══ RECORDS SHOWN ══
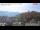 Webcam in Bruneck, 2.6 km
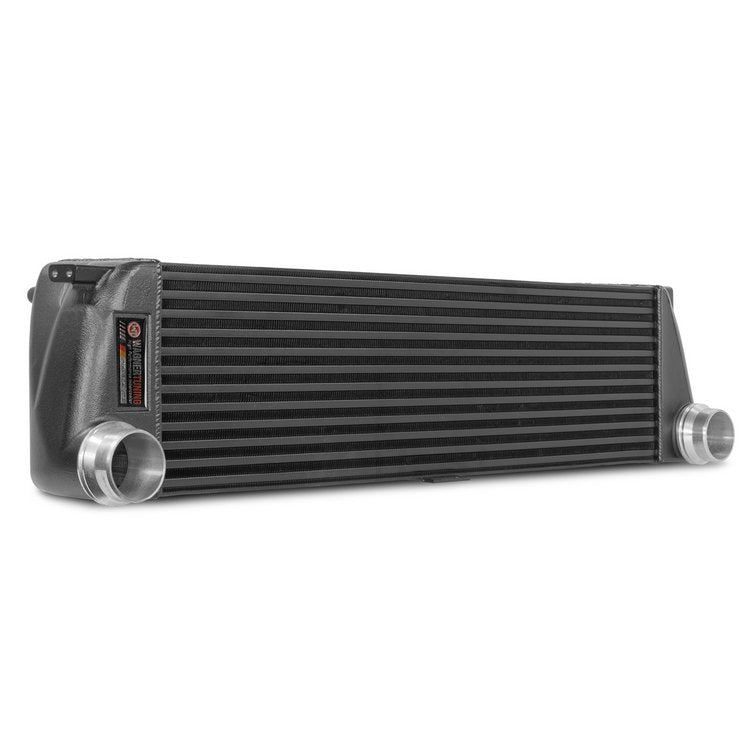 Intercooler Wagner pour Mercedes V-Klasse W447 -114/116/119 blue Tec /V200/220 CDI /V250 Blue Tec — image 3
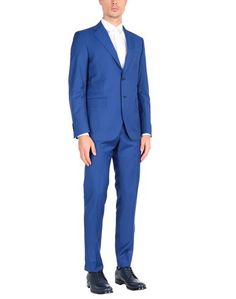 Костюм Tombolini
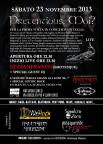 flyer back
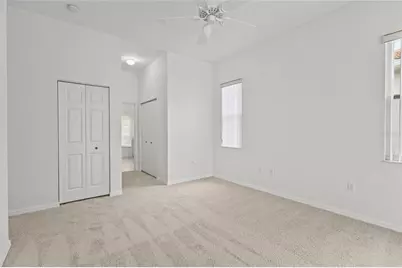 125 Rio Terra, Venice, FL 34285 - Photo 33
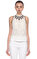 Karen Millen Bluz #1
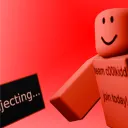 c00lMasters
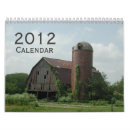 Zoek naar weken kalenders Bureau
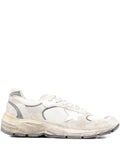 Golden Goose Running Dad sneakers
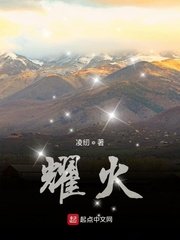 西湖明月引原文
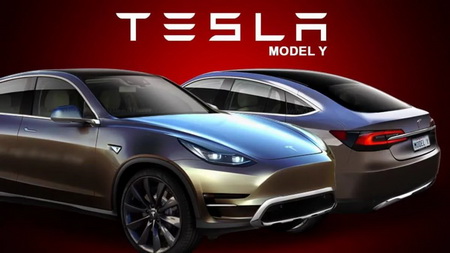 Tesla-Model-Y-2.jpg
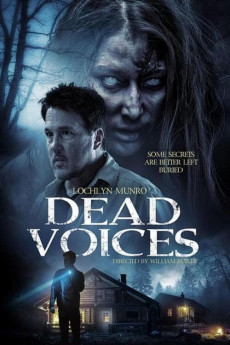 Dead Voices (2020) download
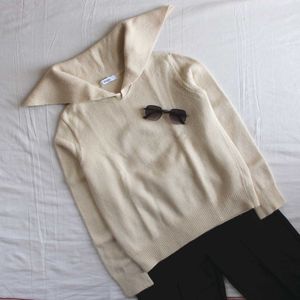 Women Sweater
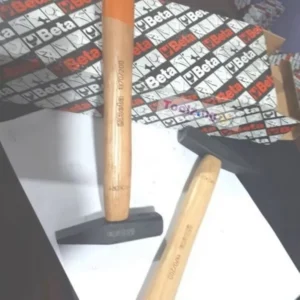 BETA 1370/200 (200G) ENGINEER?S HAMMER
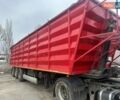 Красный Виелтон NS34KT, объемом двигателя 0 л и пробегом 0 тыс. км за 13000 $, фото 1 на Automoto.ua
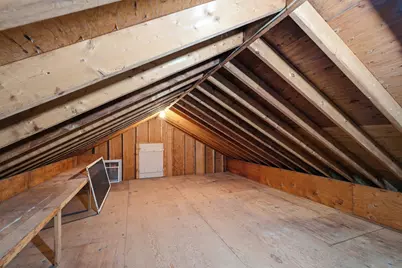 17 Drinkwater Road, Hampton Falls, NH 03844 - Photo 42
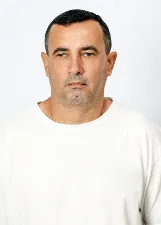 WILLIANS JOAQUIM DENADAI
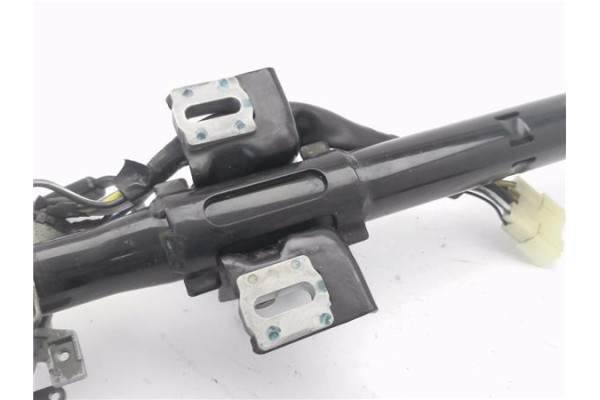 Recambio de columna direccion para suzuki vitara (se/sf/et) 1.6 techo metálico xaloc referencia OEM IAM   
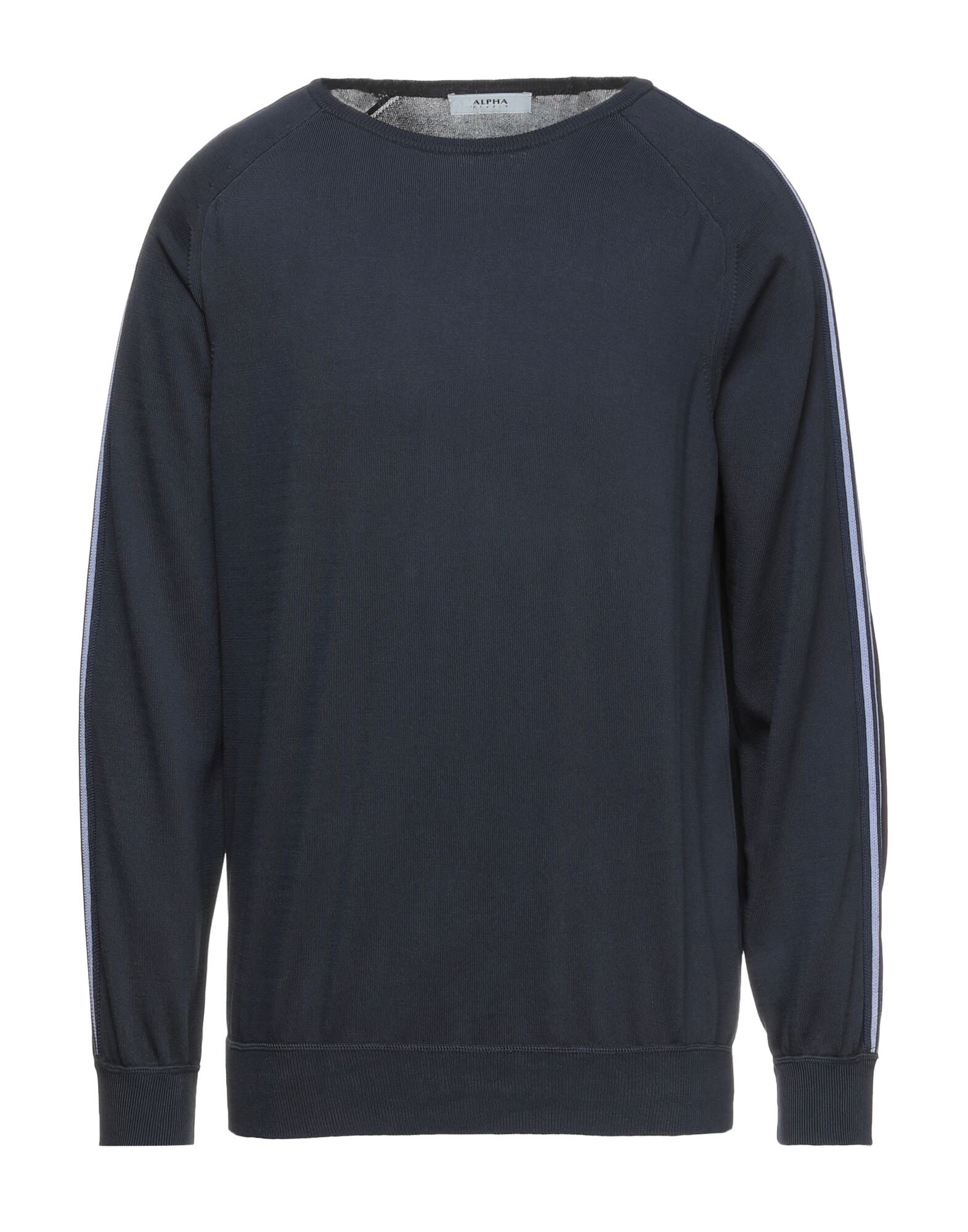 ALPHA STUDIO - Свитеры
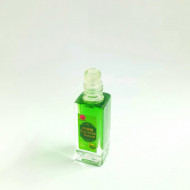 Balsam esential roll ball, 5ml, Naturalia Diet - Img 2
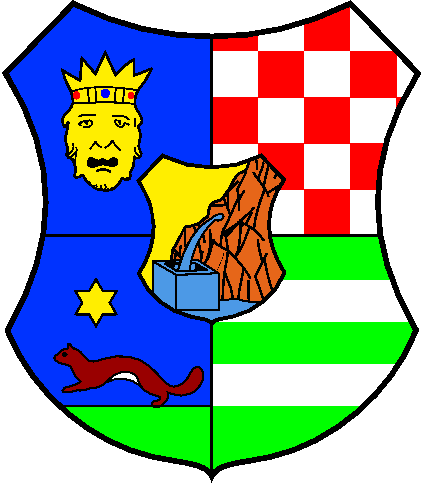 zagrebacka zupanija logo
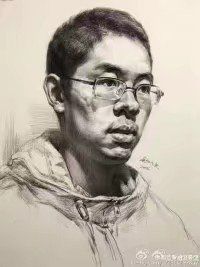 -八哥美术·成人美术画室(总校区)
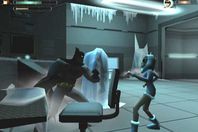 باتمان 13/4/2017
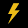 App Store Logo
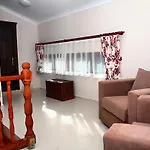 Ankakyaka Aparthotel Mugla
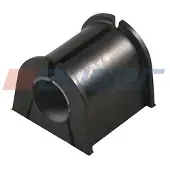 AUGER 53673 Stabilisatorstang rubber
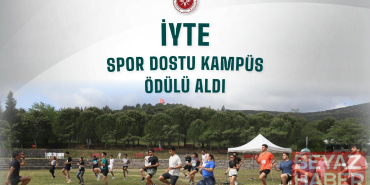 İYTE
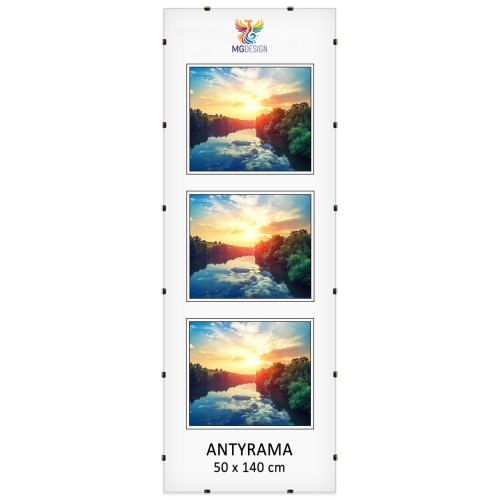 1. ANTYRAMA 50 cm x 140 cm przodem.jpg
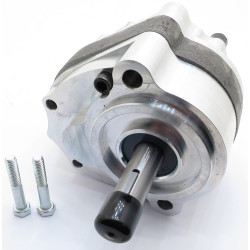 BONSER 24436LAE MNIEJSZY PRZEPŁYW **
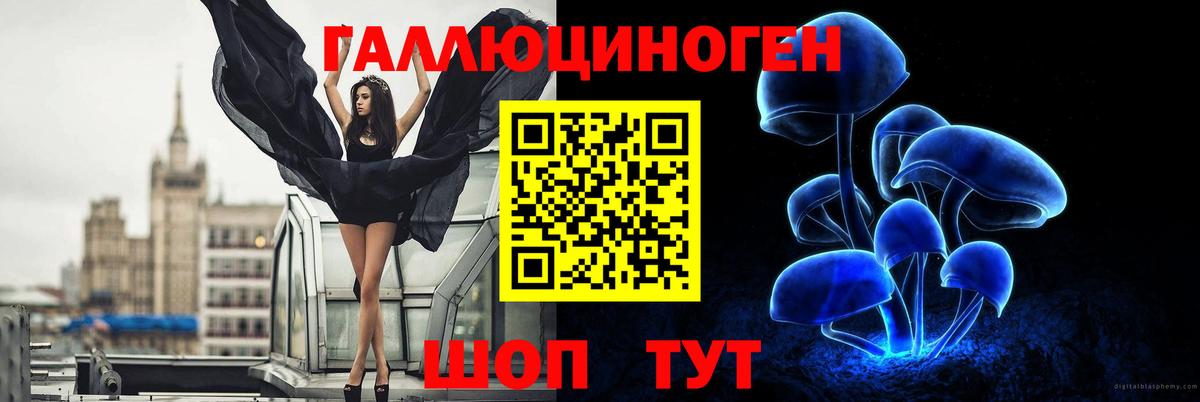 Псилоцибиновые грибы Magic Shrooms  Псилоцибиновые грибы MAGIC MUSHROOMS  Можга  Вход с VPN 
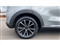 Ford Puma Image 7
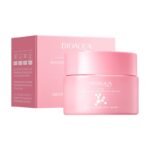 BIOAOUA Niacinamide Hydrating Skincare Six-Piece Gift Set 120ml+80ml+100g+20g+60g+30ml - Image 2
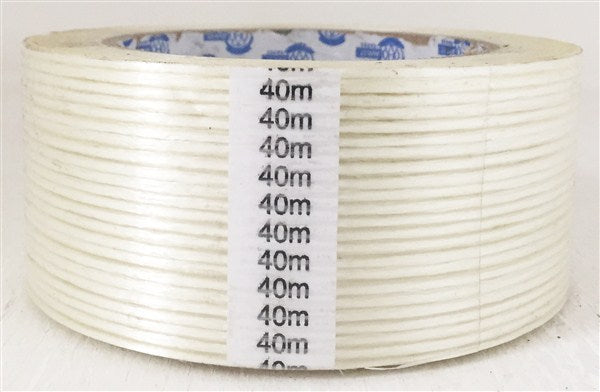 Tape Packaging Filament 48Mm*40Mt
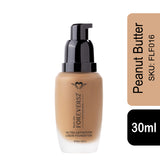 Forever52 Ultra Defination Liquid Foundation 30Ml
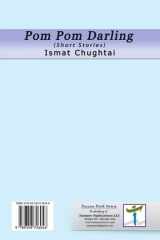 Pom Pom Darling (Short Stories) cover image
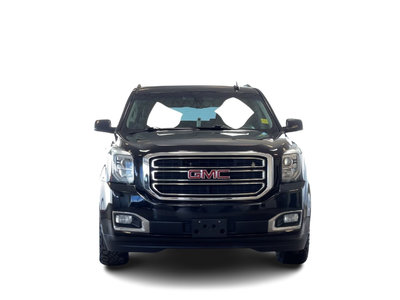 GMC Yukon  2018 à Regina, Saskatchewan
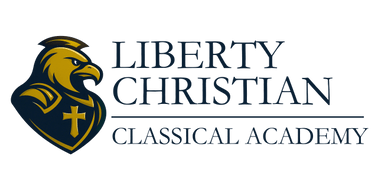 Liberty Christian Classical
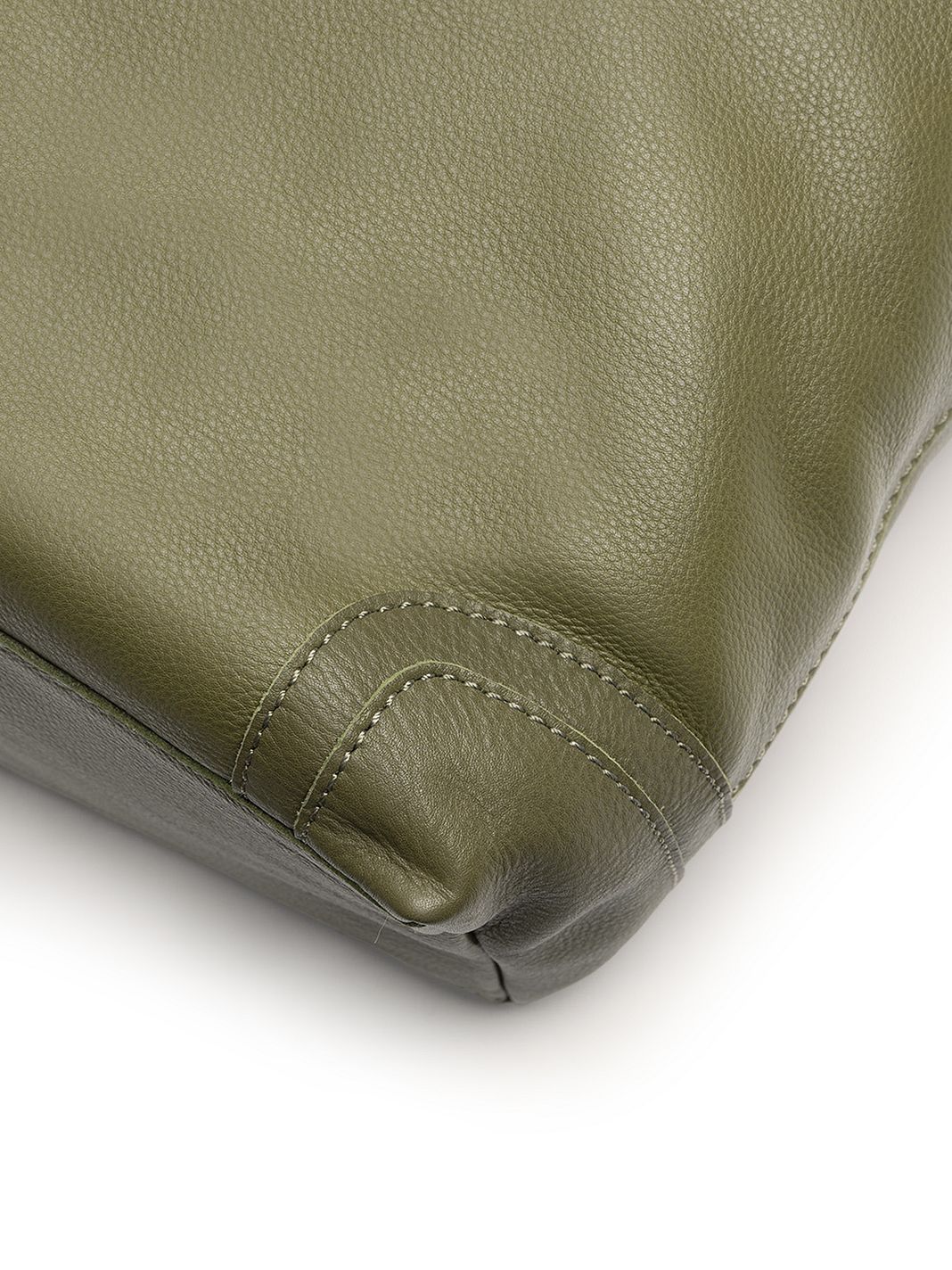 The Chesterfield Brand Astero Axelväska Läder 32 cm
═══
What is needed is a word-for-word copy of the records above, excluding pictures.

• ANSWER TO THE PROBLEM:
 Webcam in Bruneck, 2.6 km
 Intercooler Wagner pour Mercedes V-Klasse W447 -114/116/119 blue Tec /V200/220 CDI /V250 Blue Tec — image 3
 Костюм Tombolini
 flyer back
 125 Rio Terra, Venice, FL 34285 - Photo 33
 Karen Millen Bluz #1
 c00lMasters
 Zoek naar weken kalenders Bureau
 Golden Goose Running Dad sneakers
 西湖明月引原文
 Tesla-Model-Y-2.jpg
 Dead Voices (2020) download
 Women Sweater
 BETA 1370/200 (200G) ENGINEER?S HAMMER
 Красный Виелтон NS34KT, объемом двигателя 0 л и пробегом 0 тыс. км за 13000 $, фото 1 на Automoto.ua
 17 Drinkwater Road, Hampton Falls, NH 03844 - Photo 42
 WILLIANS JOAQUIM DENADAI
 Recambio de columna direccion para suzuki vitara (se/sf/et) 1.6 techo metálico xaloc referencia OEM IAM   
 ALPHA STUDIO - Свитеры
 Balsam esential roll ball, 5ml, Naturalia Diet - Img 2
 zagrebacka zupanija logo
 -八哥美术·成人美术画室(总校区)
 باتمان 13/4/2017
 App Store Logo
 Ankakyaka Aparthotel Mugla
 AUGER 53673 Stabilisatorstang rubber
 İYTE
 1. ANTYRAMA 50 cm x 140 cm przodem.jpg
 BONSER 24436LAE MNIEJSZY PRZEPŁYW **
 Псилоцибиновые грибы Magic Shrooms  Псилоцибиновые грибы MAGIC MUSHROOMS  Можга  Вход с VPN 
 Ford Puma Image 7
 BIOAOUA Niacinamide Hydrating Skincare Six-Piece Gift Set 120ml+80ml+100g+20g+60g+30ml - Image 2
 Tape Packaging Filament 48Mm*40Mt
 Forever52 Ultra Defination Liquid Foundation 30Ml
 Pom Pom Darling (Short Stories) cover image
 GMC Yukon  2018 à Regina, Saskatchewan
 Liberty Christian Classical
 The Chesterfield Brand Astero Axelväska Läder 32 cm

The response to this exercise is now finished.